# EXERCISE DESCRIPTION
What you need to produce from the material below is an exact transcription of the lines from the one with "2023-06-30T00:50:43, 3-frame burst." through the one with "common name: eurasian wild pig", both included, and no other line.

# AVAILABLE DATA
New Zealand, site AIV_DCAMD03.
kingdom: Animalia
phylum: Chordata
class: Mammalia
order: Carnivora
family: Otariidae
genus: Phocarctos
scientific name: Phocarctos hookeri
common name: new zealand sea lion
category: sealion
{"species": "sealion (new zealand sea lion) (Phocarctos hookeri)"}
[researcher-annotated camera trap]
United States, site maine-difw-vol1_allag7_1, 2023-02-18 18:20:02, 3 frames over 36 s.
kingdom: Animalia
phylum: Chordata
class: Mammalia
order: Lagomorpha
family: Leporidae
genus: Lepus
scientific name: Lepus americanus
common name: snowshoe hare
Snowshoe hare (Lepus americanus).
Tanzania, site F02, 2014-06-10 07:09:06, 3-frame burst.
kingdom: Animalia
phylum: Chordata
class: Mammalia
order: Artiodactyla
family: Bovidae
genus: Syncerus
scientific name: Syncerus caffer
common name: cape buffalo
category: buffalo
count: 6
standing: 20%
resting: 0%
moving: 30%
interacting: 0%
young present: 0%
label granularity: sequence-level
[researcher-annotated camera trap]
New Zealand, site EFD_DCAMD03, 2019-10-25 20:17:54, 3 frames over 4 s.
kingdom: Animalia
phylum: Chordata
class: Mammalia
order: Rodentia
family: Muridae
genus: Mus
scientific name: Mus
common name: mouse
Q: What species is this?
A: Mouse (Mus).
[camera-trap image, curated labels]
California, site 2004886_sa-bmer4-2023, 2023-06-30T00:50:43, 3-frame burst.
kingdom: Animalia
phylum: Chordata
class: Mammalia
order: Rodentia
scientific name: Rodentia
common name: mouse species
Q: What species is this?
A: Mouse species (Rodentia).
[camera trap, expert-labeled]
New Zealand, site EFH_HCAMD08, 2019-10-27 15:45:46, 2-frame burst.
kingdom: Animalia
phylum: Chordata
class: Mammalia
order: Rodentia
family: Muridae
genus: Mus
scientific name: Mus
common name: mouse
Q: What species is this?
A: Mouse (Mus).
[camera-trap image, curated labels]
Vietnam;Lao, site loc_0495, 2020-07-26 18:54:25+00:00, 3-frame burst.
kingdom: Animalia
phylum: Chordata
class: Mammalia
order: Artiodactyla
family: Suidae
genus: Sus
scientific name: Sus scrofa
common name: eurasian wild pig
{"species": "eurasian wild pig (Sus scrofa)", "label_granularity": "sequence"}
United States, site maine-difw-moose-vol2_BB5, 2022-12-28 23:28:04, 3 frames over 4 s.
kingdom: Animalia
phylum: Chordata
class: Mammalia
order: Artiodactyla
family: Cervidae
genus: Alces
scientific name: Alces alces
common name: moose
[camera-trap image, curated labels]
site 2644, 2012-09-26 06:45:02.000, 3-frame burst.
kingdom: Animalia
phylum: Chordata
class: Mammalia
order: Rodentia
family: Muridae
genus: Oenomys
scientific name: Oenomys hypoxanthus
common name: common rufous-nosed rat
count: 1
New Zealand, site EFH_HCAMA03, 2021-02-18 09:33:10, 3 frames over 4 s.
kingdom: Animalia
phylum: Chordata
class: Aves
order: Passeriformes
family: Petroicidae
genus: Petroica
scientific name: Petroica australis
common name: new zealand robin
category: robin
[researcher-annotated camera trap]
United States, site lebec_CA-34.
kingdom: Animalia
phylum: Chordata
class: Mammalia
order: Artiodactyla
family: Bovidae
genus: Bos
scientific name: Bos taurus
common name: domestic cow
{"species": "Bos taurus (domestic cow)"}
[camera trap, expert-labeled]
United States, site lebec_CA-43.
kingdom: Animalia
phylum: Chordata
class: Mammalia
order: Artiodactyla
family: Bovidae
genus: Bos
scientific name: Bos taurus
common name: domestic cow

# ANSWER TO THIS TASK
California, site 2004886_sa-bmer4-2023, 2023-06-30T00:50:43, 3-frame burst.
kingdom: Animalia
phylum: Chordata
class: Mammalia
order: Rodentia
scientific name: Rodentia
common name: mouse species
Q: What species is this?
A: Mouse species (Rodentia).
[camera trap, expert-labeled]
New Zealand, site EFH_HCAMD08, 2019-10-27 15:45:46, 2-frame burst.
kingdom: Animalia
phylum: Chordata
class: Mammalia
order: Rodentia
family: Muridae
genus: Mus
scientific name: Mus
common name: mouse
Q: What species is this?
A: Mouse (Mus).
[camera-trap image, curated labels]
Vietnam;Lao, site loc_0495, 2020-07-26 18:54:25+00:00, 3-frame burst.
kingdom: Animalia
phylum: Chordata
class: Mammalia
order: Artiodactyla
family: Suidae
genus: Sus
scientific name: Sus scrofa
common name: eurasian wild pig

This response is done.